I should explain that the trail has primitive camping spots only at specific locations. If hikers fail to make it to the camps, there are only three choices: try to hike to a camp in the dark, sleep on the narrow trail or find an open area or animal trail wide enough to pitch a tent.
Amanda and Kelly found themselves stuck between campsites when high tide prevented them from following the route along the ocean shoreline. After exploring the area they were fortunate to find a great camping spot that was not on the map. The only downfall was all their food had to be hoisted as high as possible from a tree branch in case a hungry bear smelled their provisions.
While this action was going on without our knowledge, we were carefully making our way toward the half-way spot of the rain forest trail. Ferns and moss grow everywhere and giant trees literally block the noon-day sun so the forest floor is cool and comfortable on a hot day. Tall stands of cedar and fir that are hundreds of years old give way to dense bush that is impossible to get through without getting scratched to ribbons. Other memorable aspects of the trail include huge trees that have fallen and now form pathways for hikers to walk on, suspension bridges and natural challenges such as mazes of tree roots, uphill grades that require a rope to ascend and bog holes big enough to swallow an annoying spouse. Without notice the trail will open up to incredible views of the ocean, ships passing, beautiful beaches and waves crashing on massive rocks.
We met a couple of hikers who mentioned a mystical waterfall at the east end of Sombrio Beach (our destination) and said it was worth visiting. After reaching the popular camping area, we set up our tent and decided to hike to the stream in order to refill our water bottles. We had no idea how long it would take to reach the site or if it actually existed since it was not indicated on the official map. Furthermore, our son and daughter-in-law had hiked the trail a few years ago and never saw the waterfall.
After a 20-minute hike along the shoreline, we came to a small creek and followed it into the trees. After only a couple of minutes, a cave came into view. It was actually a ravine that was eroded by rushing water over hundreds or thousands of years. The top of the canyon was overgrown with thick vegetation so it appeared like a cave.

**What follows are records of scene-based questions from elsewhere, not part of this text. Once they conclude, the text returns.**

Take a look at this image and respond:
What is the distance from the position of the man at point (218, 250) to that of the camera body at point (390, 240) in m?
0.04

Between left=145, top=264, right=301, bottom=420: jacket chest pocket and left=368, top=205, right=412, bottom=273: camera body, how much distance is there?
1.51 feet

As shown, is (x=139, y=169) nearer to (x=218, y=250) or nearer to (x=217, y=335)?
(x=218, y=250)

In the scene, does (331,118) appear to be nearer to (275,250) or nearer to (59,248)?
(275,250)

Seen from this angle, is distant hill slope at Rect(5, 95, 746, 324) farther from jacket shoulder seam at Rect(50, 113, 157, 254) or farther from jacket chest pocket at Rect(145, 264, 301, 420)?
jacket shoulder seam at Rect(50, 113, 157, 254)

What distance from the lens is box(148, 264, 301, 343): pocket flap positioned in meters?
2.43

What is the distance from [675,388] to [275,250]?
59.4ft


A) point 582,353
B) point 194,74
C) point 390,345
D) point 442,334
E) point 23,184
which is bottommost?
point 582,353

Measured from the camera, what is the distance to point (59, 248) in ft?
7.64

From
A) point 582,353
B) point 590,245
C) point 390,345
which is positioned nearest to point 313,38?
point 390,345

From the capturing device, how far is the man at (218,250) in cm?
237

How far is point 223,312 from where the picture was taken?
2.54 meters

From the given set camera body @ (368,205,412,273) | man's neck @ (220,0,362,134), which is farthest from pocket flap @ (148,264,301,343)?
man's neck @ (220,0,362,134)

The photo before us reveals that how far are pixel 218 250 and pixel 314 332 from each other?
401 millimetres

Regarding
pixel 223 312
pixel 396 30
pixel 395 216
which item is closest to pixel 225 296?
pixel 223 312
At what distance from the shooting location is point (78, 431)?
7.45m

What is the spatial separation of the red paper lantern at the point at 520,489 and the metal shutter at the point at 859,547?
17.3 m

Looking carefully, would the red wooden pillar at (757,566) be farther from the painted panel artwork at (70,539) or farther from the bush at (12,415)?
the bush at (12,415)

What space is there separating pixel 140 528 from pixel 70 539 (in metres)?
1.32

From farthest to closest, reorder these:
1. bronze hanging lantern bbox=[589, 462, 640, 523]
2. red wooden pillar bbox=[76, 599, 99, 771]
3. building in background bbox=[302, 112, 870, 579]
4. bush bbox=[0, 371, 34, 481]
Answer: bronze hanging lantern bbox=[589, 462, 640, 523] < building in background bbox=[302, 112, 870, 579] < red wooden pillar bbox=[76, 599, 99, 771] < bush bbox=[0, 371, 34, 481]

As we followed the stream and entered the dark world ahead, a waterfall came into view. It was surrounded by smooth, circular rock walls covered in green moss. It was like a scene from an Indiana Jones movie. The water that cascaded 30 feet down was bathed in sunlight and was accompanied by an unrelenting rush of cool air. It was refreshing to simply stand there and look at the spectacle.
With no one else around other than my wife, I climbed into the incredible shower and let the rush of cold water strip away three days of grime. Angela was more conservative and washed downstream. Since none of the campsites have treated water sources, I wondered if anyone below was collecting drinking water while I was showering. As we emerged from the darkness my question was answered.
While we did not complete the hike, we had an awesome time and went on to enjoy four more days with our children and grandchildren at Ucluelet and Tofino – surf central.